En théorie, l’application du RNU ne prévoit pas de zonage à proprement parler. Cette réglementation nationale ne pouvant prendre en compte chaque situation au cas par cas, elle se contente d’acter les réalités urbaines actuelles. Elle établit alors des règles de construction selon que le terrain se trouve dans une Partie Actuellement Urbanisée (PAU), où la construction est autorisée et réglementée, ou en dehors des PAU, où les constructions sont interdites. Comme il n’existe pas de définition nationale de la PAU, cependant, ce sont les autorités municipales qui les définissent en fonction des circonstances locales.

La Carte Municipale, si elle reprend généralement la codification des constructions établie par le RNU, est associée à une carte présentant graphiquement un zonage, entre secteurs constructibles et inconstructibles.
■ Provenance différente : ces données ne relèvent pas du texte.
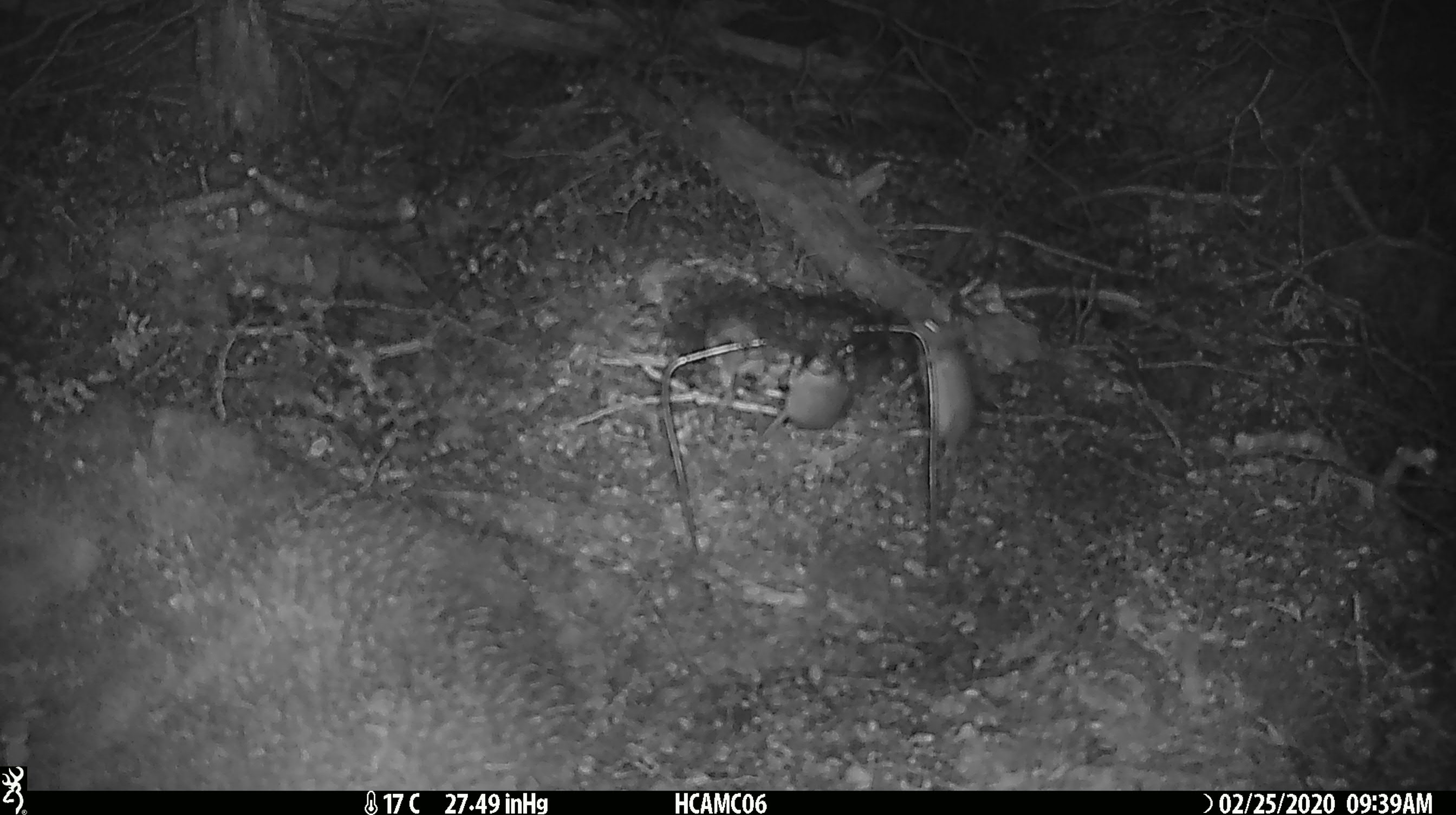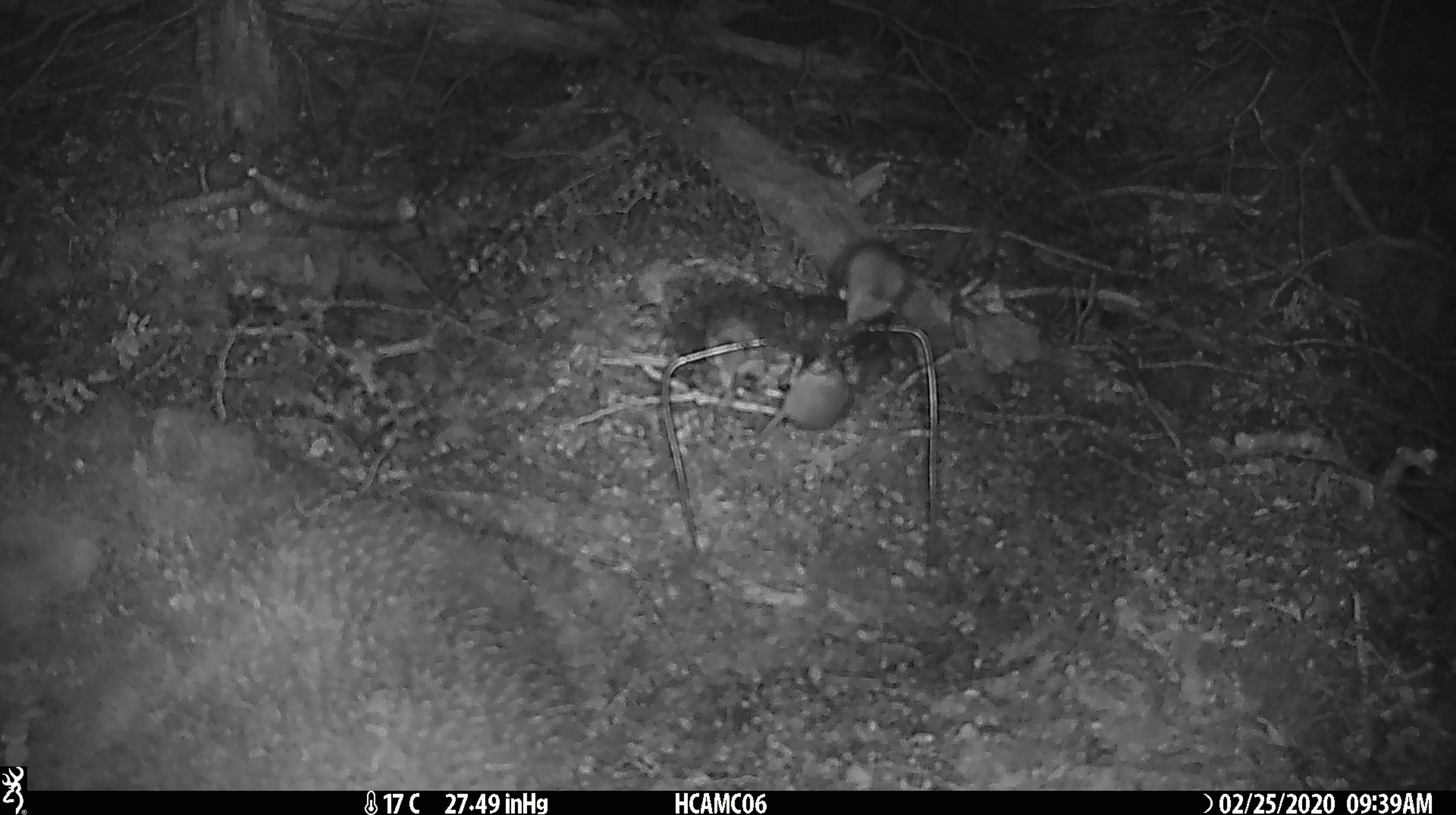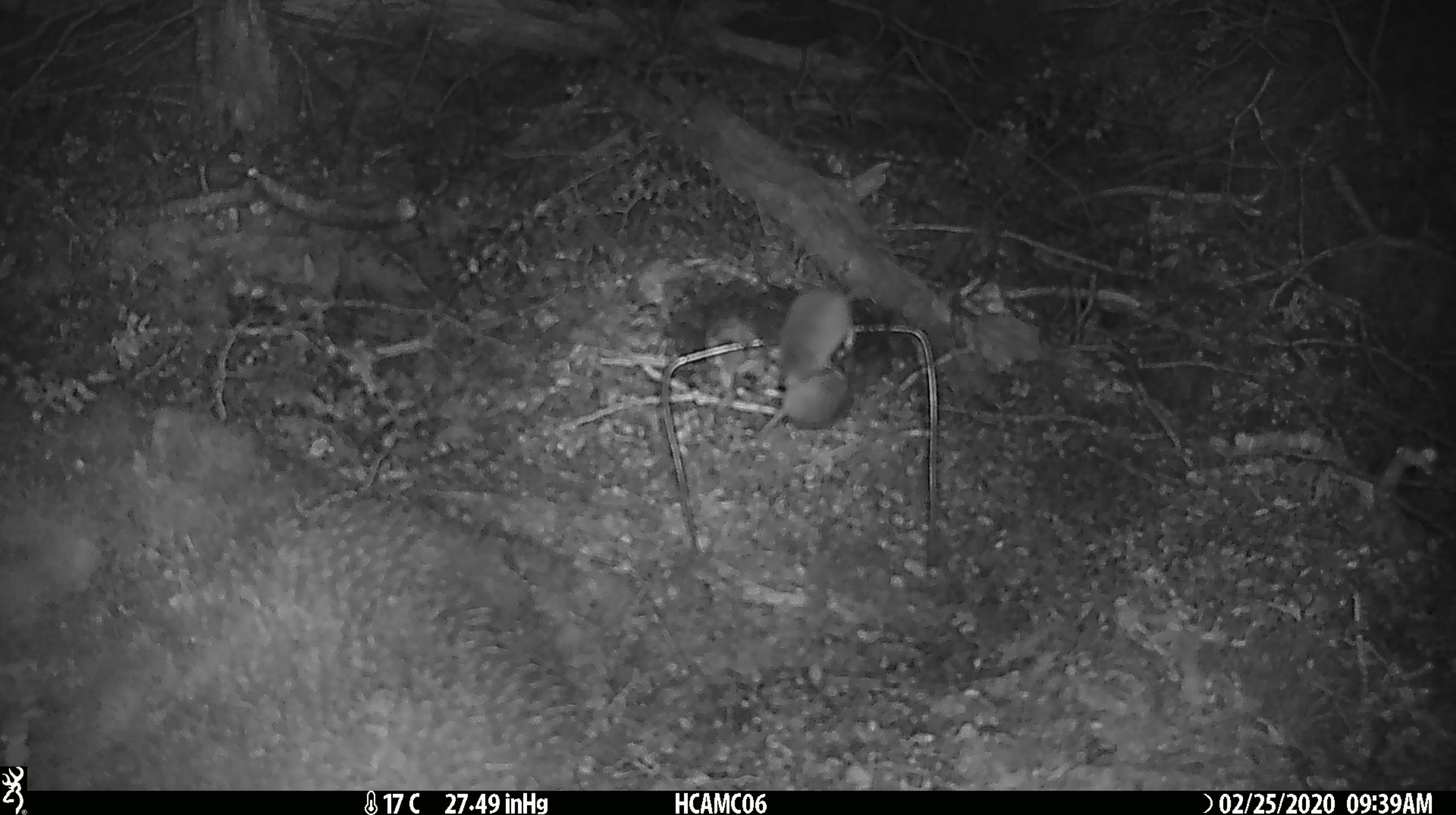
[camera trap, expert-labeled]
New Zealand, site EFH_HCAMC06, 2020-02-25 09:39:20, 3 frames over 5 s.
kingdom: Animalia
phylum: Chordata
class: Mammalia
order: Rodentia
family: Muridae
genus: Mus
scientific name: Mus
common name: mouse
Comme pour les PLU, le zonage de la Carte Municipale peut limiter la construction dans certaines zones à un ou plusieurs types d’activités bien précise : logements, bureaux, commerces, tourisme, etc. Il peut également réserver certaines zones pour des constructions ultérieures, privées ou publiques.

A voir aussi : qu’est-ce que le RNU ?

Comment se faire aider pour comprendre le classement de son terrain ?

Dans tous les cas, l’interprétation d’un zonage graphique n’est pas forcément évidente pour un particulier. Lorsqu’il souhaite vendre son terrain, il doit en vérifier la constructibilité administrative, tout en anticipant le type de constructions pouvant s’établir sur son terrain (immeubles de bureaux, zone pavillonnaire, centre commercial, hôtel, etc.) et la compatibilité d’un tel projet avec le PLU ou la Carte Communale. Il doit également se préparer à la possibilité que son terrain se situe sur plusieurs zones, pas forcément toutes constructibles. Et, le cas échéant, il lui faudra peut-être contester le zonage du PLU ou de la Carte Communale.

Heureusement, dans le cas d’une vente à un promoteur, c’est généralement ce dernier qui se charge d’effectuer toutes ces démarches. Si le vendeur a été mis en contact avec le constructeur par l’intermédiaire d’une agence spécialisée, comme JeVendsMonTerrain, le personnel de cette dernière pourra également apporter de précieux conseils aux particuliers qui souhaitent vendre leur terrain.